Reviews

O3 A Trilogy - Part 2

Label: InsideOut (2007)

Charlie Dominici? Sagt Euch das etwas? Es ist schon eine Weile her, da sang ein junger Mann dieses Namens auf dem Demo einer aufstrebenden Band namens Majesty. Die wechselten kurz darauf den Namen und bekamen als Dream Theater einen Plattenvertrag. Auf ihrem grandiosen Debüt "When Dream And Day Unite" sang dann noch besagter junger Mann, der dann aber bald darauf die Truppe mit unbekannter Zielsetzung verließ. Der Rest ist - wie man so schön sagt - Geschichte. Nach vielen Jahren in der Obskurität hat er sich vor geraumer Zeit mit dem ersten Teil der Ozon-Trilogie zurückgemeldet und für einiges Aufsehen in den Progressive Rock und Metal-Gemeinden gesorgt.

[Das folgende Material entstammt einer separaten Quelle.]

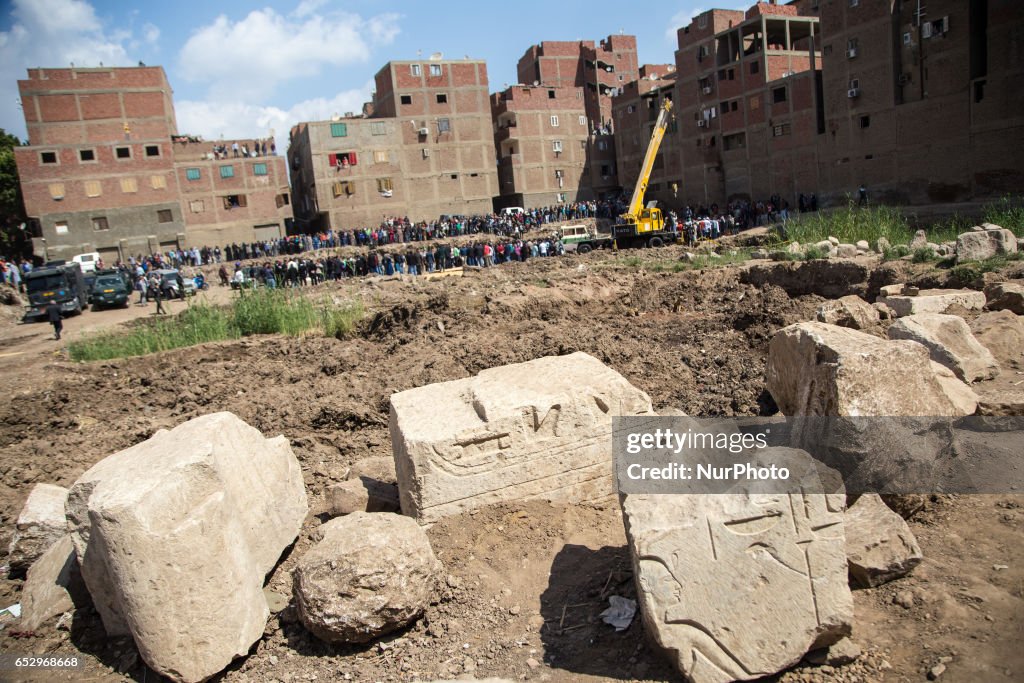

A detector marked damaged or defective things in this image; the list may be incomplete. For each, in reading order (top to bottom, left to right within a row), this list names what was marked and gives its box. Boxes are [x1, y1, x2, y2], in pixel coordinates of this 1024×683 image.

broken statue piece [388, 352, 652, 524]
broken statue piece [620, 448, 852, 683]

Die neue Scheibe macht genau dort weiter, wo die letzte aufgehört hat: kräftiges Riffing, starke Melodien, zwischen Dream Theater und Yes. Vor allem die Keyboards erinnern mich immer wieder an Rick Wakeman, auch wenn mir persönlich die Namen seiner Mitstreiter nicht besonders viel sagen. Manche Passagen brechen geradezu symphonisch hervor, dann wiederum nehmen die Metalanteile das Heft fest in die Hand. Vorgetragen wird jedoch die gesamte aus neun größtenteils mittellangen Stücken bestehende Scheibe in wundervoller Stilvielfalt. Der zumindest streckenweise Bruce Dickinson Soundalike hat hier wirklich mal etwas Nettes ins Rennen geschickt! Für alle Fans etwas härterer Progsongs kann ich "O3 A Trilogy - Part 2" nur empfehlen.